-- Arbeitsauftrag 1 --
Ohne die Erfahrungen jener Nacht hätte es laut Quelltext vermutlich länger gedauert, die Zusammenhänge so umfassend zu erkennen. Erläutern Sie, welche Begründung der Quelltext dafür anführt.
-- Arbeitsauftrag 2 --
Beantworten Sie anhand des Quelltextes die folgenden Fragen:
(a) Mit wem führte die Ich-Person die Studien durch?
(b) Welche zwei Eigenschaften schreibt der Quelltext jener Nacht zu?
(c) Was ist nach der Kernhypothese der ACT der Schlüssel zur Heilung, wenn nicht die Veränderung des Inhalts von Gedanken und Gefühlen?
-- Arbeitsauftrag 3 --
Führen Sie den Quelltext über die Kernhypothese der ACT im Anschluss an seinen letzten Satz fort.

Die Studien, die ich mit meinem Team in den Jahren nach dieser furchtbaren, aber lebensverändernden Nacht durchführte, bestätigten die Kernhypothese, die das Herzstück der ACT bildet: Dass nicht die Veränderung des Inhalts von Gedanken und Gefühlen den Schlüssel zur Heilung und zur Entdeckung unseres wahren Potenzials darstellt, sondern die Veränderung der Art und Weise, wie wir auf solche Reize reagieren. Wären meine persönlichen Erfahrungen in jener Nacht nicht gewesen, hätte ich vermutlich länger gebraucht, um die Zusammenhänge so umfassend zu erkennen. Denn damals steckte ich noch in der Affenfalle fest.

-- Datenauszug --
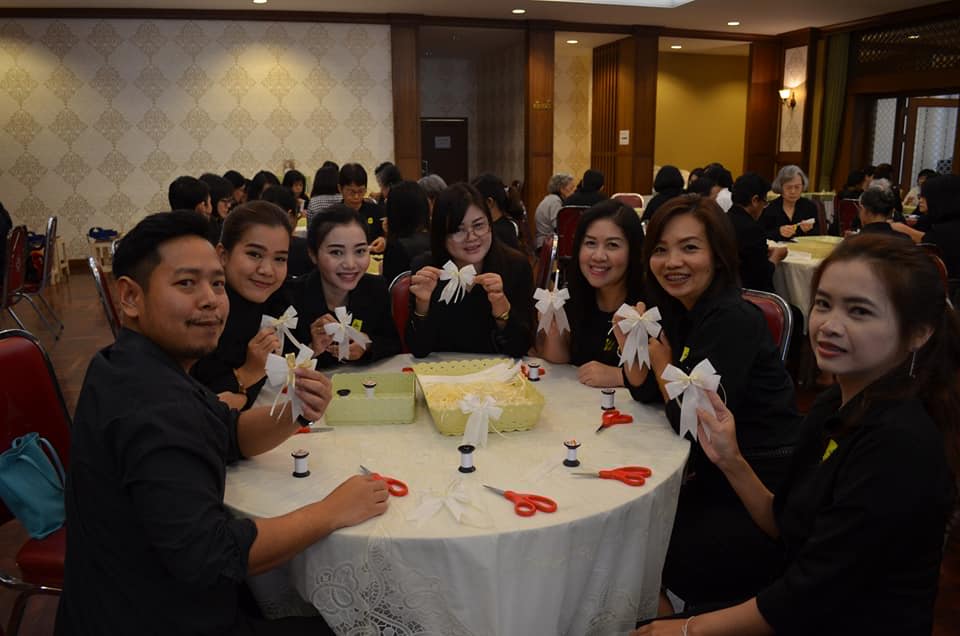 พร้อมใจร่วมกิจกรรมจิตอาสาประดิษฐ์ดอกไม้จันทน์พระราชทาน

-- Antwortfeld 1 --
Als Begründung heißt es: „Denn damals steckte ich noch in der Affenfalle fest.“

-- Antwortfeld 2 --
(a) Mit ihrem Team.
(b) Sie war furchtbar, aber lebensverändernd.
(c) Die Veränderung der Art und Weise, wie wir auf solche Reize reagieren.

-- Antwortfeld 3 --
Vor Erfahrungen davonlaufen
Meine Ängste wurden immer intensiver. Der schwelende Groll in meiner Abteilung, der bei mir erste Panikattacken ausgelöst hatte, hatte sich zu einem ausgewachsenen Bürgerkrieg ausgeweitet, den meine Kollegen auf eine Weise austrugen, zu der nur Tiere in freier Wildbahn und wild gewordene Lehrstuhlinhaber fähig sind. Der Stress wurde noch durch meine bevorstehende Scheidung erhöht, die kurz vor meiner ersten Panikattacke in die Wege geleitet worden war und sich nun in der Endphase befand. Obwohl es nach außen hin den Anschein hatte, als hätte ich mein Berufs- und Arbeitsleben im Griff, war die Panik allmählich zum zentralen Dreh- und Angelpunkt meines Daseins geworden.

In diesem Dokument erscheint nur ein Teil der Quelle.